We also examined scaling of iGFR to estimated L, given the speculation that perhaps the visceral organs generate the bulk of uremic toxins and that kidney and liver function are tied as a paired set of excretory organs (7,8). A number of equations have been devised to predict L, and one based on a meta-analysis, by Johnson et al. (16), is simply a power function of S with no gender term, so it is not surprising that using L to scale iGFR resulted in a similar lack of gender difference as when scaling to S. The Johnson equation does not include an age term, whereas L has been found to decrease with age (17). Tandem decreases in L and GFR during middle age may also be physiologically linked.

What is the physiologic link between GFR and these various scaling parameters? The rationale for scaling GFR to V might be that soluble toxins are dissolved in the V. Scaling to M has been proposed on the basis of cross-species comparisons (5). The arguments against scaling to M have been described in a separate review article and are not repeated here (8). L, which scales to S, is an interesting way to look at scaling of GFR. One might consider the liver and kidney as together, being a set of detoxifying organs, with the liver first converting fat-soluble waste products to their water-soluble form for excretion by the kidney. In the final analysis, because all of these scaling parameters are highly correlated among patients, the differences based on choice of scaling parameter are quite small in patients other than those in stage 5 chronic kidney disease (CKD; GFR <15 ml/min/m2).

One of the reasons that we were interested in examining this issue is the current controversy about the appropriateness of scaling dialysis dosage to V and that V-based dialysis dosing leads to giving less dialysis to women and smaller patients than if dialysis dosing were scaled to S (8). Another area of interest might be in staging CKD according to GFR. Our data suggest that the current practice of staging CKD on the basis of GFR scaled to S might be altered if GFR were to be rescaled to M, as has been suggested by others (5), although this change would probably be of minor clinical importance.

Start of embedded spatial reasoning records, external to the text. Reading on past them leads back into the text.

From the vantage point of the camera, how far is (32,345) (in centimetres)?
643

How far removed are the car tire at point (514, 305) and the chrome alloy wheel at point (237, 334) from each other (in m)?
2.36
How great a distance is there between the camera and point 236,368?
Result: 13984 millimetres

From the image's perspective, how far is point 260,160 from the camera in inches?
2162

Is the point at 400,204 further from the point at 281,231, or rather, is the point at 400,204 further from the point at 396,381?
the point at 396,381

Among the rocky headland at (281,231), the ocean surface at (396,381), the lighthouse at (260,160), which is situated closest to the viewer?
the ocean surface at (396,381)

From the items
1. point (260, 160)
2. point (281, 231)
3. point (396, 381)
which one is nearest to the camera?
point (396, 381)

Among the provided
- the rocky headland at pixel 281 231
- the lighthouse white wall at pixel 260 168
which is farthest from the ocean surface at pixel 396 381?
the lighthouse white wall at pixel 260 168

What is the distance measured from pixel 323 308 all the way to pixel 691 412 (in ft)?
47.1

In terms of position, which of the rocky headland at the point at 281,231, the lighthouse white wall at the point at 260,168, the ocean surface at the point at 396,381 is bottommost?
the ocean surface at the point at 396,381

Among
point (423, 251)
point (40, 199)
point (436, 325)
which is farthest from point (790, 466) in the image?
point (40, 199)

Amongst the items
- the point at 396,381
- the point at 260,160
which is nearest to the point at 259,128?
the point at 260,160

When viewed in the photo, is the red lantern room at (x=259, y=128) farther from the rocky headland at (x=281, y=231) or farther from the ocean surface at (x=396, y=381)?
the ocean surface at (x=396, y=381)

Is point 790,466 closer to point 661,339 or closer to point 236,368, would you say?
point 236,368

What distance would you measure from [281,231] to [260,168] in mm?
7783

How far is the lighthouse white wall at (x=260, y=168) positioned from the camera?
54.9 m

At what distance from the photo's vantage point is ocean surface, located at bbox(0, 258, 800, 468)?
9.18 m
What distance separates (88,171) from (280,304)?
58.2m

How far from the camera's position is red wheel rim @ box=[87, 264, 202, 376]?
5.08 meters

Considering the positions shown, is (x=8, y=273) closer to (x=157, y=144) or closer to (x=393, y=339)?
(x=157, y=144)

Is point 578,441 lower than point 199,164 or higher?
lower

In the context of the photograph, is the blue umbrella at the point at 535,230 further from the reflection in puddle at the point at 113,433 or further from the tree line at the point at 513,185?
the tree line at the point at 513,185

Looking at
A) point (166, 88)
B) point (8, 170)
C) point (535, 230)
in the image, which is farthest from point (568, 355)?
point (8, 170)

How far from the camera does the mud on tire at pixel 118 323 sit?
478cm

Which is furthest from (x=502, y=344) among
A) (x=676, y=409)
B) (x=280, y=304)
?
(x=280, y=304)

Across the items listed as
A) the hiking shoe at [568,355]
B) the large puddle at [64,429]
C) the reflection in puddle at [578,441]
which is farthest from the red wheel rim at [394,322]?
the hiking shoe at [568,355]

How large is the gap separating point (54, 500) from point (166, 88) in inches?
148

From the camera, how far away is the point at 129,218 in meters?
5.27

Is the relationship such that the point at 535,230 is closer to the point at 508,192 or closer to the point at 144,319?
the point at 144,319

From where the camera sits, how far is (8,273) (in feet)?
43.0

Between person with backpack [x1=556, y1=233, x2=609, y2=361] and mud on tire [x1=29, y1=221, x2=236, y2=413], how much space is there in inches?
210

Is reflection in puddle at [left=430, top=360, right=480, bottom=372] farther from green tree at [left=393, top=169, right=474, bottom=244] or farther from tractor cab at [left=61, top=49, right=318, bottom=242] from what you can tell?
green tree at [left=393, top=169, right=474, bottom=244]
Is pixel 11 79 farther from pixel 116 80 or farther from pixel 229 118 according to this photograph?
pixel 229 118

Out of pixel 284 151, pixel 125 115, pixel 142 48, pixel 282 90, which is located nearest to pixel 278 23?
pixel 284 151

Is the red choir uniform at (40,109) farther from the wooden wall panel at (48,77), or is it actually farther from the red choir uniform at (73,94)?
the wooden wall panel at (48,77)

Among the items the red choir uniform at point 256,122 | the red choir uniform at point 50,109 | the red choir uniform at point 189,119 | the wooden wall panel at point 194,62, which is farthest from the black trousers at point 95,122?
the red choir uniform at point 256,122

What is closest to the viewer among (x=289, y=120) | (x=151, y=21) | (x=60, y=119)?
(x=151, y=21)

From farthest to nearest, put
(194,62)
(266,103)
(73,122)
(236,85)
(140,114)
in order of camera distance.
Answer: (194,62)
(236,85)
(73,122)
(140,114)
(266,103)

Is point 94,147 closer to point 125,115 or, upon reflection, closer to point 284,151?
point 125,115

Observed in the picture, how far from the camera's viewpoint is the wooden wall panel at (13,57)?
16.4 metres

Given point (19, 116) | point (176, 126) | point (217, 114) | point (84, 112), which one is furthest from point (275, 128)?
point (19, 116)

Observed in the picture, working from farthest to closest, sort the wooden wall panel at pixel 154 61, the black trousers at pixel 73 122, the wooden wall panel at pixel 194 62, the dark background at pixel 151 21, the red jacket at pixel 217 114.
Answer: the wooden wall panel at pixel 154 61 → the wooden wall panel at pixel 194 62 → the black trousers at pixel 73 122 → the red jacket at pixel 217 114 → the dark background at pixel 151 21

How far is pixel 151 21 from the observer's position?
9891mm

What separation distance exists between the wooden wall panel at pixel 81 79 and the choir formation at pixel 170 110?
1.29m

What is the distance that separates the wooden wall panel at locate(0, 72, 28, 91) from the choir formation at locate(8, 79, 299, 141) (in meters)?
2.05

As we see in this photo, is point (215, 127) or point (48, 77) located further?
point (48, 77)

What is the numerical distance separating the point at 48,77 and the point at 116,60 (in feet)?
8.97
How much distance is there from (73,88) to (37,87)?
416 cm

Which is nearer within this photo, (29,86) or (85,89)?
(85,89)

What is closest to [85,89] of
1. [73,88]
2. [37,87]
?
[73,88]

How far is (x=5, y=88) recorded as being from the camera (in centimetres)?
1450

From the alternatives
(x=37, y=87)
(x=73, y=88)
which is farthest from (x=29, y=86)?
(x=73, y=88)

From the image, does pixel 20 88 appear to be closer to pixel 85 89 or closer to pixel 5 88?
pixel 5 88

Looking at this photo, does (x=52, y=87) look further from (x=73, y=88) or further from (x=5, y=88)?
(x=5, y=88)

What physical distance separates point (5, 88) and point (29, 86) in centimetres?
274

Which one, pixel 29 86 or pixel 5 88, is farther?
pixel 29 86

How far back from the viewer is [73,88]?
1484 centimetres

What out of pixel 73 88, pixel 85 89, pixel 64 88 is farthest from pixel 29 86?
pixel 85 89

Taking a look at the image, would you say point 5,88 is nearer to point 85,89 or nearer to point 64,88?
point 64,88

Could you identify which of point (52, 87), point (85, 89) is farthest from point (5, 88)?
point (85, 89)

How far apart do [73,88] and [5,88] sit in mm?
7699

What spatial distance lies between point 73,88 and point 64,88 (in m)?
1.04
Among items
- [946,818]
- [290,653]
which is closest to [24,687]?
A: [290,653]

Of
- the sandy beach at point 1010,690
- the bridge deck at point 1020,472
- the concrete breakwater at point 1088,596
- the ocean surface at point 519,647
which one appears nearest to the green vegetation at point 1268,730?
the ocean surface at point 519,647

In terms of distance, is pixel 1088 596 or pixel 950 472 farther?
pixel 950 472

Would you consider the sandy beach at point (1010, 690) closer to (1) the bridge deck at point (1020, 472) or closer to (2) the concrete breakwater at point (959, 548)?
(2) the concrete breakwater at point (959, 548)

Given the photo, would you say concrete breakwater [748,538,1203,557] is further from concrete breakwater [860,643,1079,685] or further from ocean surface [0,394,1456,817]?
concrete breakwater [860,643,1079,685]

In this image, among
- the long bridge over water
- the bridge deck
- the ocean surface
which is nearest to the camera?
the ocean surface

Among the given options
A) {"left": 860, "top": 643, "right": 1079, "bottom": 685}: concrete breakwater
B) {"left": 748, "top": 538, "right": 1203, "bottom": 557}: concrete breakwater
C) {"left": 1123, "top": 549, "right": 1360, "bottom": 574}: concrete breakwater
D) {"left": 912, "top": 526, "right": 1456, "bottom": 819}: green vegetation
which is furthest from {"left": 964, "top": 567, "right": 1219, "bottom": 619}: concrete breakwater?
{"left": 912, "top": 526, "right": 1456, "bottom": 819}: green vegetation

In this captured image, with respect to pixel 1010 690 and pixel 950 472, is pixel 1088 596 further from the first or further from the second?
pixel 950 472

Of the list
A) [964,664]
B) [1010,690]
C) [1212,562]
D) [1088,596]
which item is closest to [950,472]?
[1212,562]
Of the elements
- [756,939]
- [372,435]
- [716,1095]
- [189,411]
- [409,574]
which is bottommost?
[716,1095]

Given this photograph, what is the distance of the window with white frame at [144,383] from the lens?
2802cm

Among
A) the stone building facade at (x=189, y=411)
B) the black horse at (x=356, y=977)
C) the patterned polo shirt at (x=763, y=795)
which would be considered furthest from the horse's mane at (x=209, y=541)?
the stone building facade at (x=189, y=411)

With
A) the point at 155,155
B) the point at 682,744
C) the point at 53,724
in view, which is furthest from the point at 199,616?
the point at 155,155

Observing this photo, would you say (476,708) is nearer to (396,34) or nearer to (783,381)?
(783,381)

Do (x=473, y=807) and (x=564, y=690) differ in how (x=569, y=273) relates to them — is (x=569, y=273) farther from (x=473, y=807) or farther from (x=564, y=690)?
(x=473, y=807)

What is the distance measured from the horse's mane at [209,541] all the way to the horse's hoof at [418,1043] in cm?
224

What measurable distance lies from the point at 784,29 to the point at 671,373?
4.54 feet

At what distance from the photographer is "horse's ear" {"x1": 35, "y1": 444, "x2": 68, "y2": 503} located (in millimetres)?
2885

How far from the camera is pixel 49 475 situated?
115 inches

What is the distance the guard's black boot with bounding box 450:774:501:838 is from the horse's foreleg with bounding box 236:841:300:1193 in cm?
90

An intrinsic assumption of our analysis has been that a constant scaling factor–adjusted GFR across a population might be evidence that such a scaling factor is perhaps a particularly appropriate one to use. This may not be correct if there are physiologic reasons that, for example, GFR should be truly different in men versus women of similar body size. For example, GFR might be related to protein intake, and one would expect more protein intake in a man versus a similarly sized woman. Furthermore, the observation that iGFR divided by S is relatively similar across quintiles of body size (as defined by V or S) also does not mean that dividing GFR by S is the most correct approach for scaling GFR, because there may be functional differences in toxin generation between small and large people that might necessitate different amounts of renal function to remove. Nonetheless, the data do show a relative constancy of GFR scaled to S between the two genders and when examined in patients of different body size.



This study was presented at the annual meeting of the American Society of Nephrology; November 4 through 9, 2008; Philadelphia, PA.